**WRITTEN PROBLEM:** Please retype, character for character, the lines between the one holding "What is the actual" and the one holding "What is the distance at", inclusive.
▼
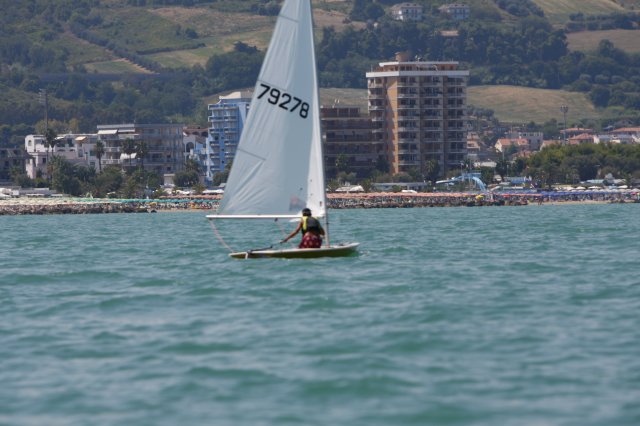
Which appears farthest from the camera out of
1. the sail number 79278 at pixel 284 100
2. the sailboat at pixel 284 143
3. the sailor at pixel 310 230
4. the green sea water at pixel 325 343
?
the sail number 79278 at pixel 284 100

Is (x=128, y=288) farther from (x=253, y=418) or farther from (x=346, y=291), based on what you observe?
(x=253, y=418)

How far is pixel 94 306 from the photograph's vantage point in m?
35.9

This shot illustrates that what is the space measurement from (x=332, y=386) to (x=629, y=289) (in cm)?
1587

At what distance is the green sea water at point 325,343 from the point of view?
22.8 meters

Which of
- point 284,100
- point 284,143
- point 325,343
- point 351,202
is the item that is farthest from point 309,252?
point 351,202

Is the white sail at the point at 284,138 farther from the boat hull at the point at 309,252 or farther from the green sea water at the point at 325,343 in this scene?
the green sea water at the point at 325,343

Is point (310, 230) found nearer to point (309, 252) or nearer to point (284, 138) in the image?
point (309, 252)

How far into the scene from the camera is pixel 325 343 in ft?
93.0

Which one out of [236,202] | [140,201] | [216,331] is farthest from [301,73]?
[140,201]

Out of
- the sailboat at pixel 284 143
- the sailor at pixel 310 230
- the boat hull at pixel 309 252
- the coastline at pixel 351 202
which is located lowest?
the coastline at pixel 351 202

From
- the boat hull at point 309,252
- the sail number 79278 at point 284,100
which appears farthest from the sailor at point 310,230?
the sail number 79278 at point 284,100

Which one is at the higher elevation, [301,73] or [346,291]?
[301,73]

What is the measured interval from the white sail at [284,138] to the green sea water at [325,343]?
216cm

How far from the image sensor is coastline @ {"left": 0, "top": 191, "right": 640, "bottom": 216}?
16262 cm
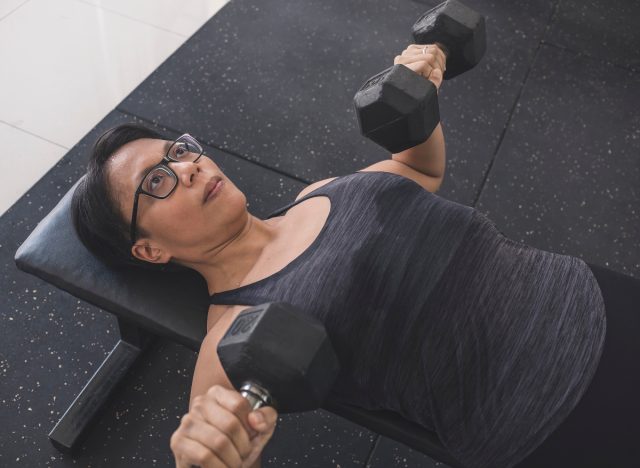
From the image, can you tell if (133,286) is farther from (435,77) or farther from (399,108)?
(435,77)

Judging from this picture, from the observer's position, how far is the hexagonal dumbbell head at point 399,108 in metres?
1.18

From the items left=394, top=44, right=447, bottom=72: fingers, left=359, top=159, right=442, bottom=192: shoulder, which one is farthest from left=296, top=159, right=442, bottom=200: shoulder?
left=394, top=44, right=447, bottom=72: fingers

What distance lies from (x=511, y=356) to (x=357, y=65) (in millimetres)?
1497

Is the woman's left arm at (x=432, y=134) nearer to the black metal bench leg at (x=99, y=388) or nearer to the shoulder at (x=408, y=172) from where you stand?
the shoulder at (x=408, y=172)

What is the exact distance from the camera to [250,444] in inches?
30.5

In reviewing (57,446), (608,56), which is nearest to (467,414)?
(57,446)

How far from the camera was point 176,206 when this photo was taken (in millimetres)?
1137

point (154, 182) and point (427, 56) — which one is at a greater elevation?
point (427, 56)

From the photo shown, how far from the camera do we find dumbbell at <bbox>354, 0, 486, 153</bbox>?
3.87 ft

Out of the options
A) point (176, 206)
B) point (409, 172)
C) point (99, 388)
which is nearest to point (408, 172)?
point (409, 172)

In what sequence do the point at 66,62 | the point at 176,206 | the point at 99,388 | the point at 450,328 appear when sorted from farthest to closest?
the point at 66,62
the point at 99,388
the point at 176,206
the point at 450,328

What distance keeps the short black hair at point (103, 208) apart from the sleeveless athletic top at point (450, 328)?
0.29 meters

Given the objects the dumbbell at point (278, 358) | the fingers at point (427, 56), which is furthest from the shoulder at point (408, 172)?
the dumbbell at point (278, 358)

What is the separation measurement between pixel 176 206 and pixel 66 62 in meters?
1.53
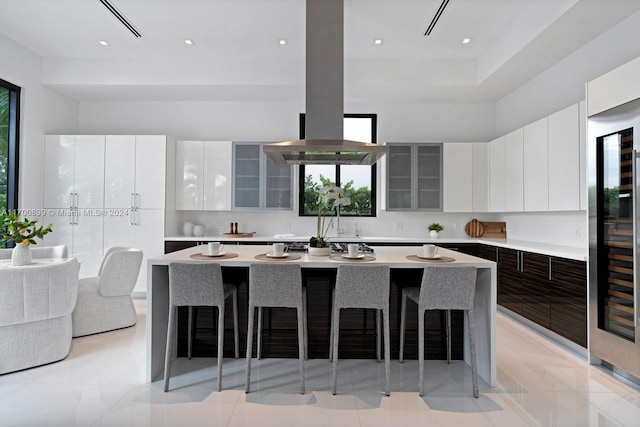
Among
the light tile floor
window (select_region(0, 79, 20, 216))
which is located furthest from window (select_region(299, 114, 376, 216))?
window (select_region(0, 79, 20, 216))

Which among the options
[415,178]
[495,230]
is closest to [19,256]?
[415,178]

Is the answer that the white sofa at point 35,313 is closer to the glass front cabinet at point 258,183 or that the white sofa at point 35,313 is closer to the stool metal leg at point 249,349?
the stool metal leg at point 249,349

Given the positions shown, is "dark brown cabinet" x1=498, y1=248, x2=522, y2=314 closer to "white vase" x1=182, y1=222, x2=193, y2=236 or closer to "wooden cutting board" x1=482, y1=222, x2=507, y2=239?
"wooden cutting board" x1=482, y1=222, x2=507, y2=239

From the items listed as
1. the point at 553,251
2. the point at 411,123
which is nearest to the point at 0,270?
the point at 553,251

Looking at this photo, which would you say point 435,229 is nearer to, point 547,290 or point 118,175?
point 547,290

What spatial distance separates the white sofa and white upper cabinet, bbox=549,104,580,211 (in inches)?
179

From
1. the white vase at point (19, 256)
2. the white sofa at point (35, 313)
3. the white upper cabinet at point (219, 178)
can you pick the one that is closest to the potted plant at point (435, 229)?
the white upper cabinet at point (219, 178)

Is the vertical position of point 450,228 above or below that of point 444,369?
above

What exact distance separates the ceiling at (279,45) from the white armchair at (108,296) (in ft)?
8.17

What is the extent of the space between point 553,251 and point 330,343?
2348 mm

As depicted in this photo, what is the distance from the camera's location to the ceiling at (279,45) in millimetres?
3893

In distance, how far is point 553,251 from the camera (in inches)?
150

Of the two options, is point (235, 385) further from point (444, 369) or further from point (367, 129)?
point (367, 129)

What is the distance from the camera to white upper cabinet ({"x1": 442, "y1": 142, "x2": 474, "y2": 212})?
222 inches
▲
▼
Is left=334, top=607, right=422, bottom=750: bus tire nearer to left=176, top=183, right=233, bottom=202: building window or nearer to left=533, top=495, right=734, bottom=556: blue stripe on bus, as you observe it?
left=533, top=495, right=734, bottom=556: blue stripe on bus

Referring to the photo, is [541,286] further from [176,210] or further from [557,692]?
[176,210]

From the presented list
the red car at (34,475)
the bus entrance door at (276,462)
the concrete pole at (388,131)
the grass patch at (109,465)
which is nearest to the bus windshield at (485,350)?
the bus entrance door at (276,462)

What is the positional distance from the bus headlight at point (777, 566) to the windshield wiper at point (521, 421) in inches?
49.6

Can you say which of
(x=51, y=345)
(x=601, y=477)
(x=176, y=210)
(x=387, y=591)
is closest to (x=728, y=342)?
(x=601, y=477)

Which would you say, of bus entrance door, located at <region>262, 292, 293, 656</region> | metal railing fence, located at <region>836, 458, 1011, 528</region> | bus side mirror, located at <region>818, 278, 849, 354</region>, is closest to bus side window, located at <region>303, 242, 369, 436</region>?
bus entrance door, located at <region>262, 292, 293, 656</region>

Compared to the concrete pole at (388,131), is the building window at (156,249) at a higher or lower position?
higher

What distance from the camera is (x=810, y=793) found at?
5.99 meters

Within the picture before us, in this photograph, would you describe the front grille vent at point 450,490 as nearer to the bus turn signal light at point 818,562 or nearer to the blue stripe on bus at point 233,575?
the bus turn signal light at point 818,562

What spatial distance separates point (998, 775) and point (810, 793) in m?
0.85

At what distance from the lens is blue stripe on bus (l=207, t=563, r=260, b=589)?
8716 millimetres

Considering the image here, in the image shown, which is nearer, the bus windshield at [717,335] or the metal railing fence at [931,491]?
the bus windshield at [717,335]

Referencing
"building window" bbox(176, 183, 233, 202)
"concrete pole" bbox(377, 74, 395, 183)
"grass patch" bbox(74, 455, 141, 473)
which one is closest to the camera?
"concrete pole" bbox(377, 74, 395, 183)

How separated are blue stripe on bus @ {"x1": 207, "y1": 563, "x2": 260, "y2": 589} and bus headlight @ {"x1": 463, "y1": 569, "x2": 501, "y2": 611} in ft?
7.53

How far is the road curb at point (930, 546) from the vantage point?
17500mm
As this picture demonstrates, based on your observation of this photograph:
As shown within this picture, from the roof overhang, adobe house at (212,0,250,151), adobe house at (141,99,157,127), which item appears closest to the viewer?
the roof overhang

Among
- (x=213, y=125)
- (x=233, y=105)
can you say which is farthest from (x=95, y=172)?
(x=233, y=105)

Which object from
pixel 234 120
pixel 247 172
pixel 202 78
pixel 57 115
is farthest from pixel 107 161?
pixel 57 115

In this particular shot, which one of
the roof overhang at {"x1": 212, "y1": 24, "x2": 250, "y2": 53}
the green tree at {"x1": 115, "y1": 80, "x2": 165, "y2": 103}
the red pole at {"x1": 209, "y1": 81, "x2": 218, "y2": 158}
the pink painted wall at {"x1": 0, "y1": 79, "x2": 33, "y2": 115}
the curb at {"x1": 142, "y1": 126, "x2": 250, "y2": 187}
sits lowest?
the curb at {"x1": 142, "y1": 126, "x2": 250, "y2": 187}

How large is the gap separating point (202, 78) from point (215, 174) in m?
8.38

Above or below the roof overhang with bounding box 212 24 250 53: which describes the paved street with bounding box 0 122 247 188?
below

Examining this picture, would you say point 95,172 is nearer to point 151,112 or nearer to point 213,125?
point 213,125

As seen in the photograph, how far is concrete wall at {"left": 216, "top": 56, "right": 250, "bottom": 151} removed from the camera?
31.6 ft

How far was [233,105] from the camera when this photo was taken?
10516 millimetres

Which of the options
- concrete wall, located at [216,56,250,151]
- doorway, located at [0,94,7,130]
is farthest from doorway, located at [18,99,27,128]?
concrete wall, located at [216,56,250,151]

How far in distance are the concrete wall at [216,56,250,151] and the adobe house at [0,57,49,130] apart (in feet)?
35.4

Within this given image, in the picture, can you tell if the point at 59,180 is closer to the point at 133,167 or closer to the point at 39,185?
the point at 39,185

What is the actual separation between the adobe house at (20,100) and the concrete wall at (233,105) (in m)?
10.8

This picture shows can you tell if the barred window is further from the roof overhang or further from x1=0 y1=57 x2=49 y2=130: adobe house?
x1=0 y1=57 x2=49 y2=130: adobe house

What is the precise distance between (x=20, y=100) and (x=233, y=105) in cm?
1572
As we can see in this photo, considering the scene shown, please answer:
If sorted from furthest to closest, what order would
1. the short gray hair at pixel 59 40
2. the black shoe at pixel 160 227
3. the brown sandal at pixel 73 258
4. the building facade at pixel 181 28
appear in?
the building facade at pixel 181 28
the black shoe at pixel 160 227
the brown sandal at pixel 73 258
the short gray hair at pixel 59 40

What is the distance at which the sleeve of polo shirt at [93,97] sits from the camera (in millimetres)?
▲
**CORRECT OUTPUT:**
What is the actual separation between the adobe house at (20,100) and the concrete wall at (233,105) (in m)?
10.8

This picture shows can you tell if the barred window is further from the roof overhang or further from x1=0 y1=57 x2=49 y2=130: adobe house?
x1=0 y1=57 x2=49 y2=130: adobe house

What is the precise distance between (x=20, y=100) and (x=233, y=105) in cm?
1572
As we can see in this photo, considering the scene shown, please answer:
If sorted from furthest to closest, what order would
1. the short gray hair at pixel 59 40
2. the black shoe at pixel 160 227
3. the brown sandal at pixel 73 258
4. the building facade at pixel 181 28
appear in?
the building facade at pixel 181 28
the black shoe at pixel 160 227
the brown sandal at pixel 73 258
the short gray hair at pixel 59 40

What is the distance at which the sleeve of polo shirt at [93,97] sits from the camera (in millimetres)?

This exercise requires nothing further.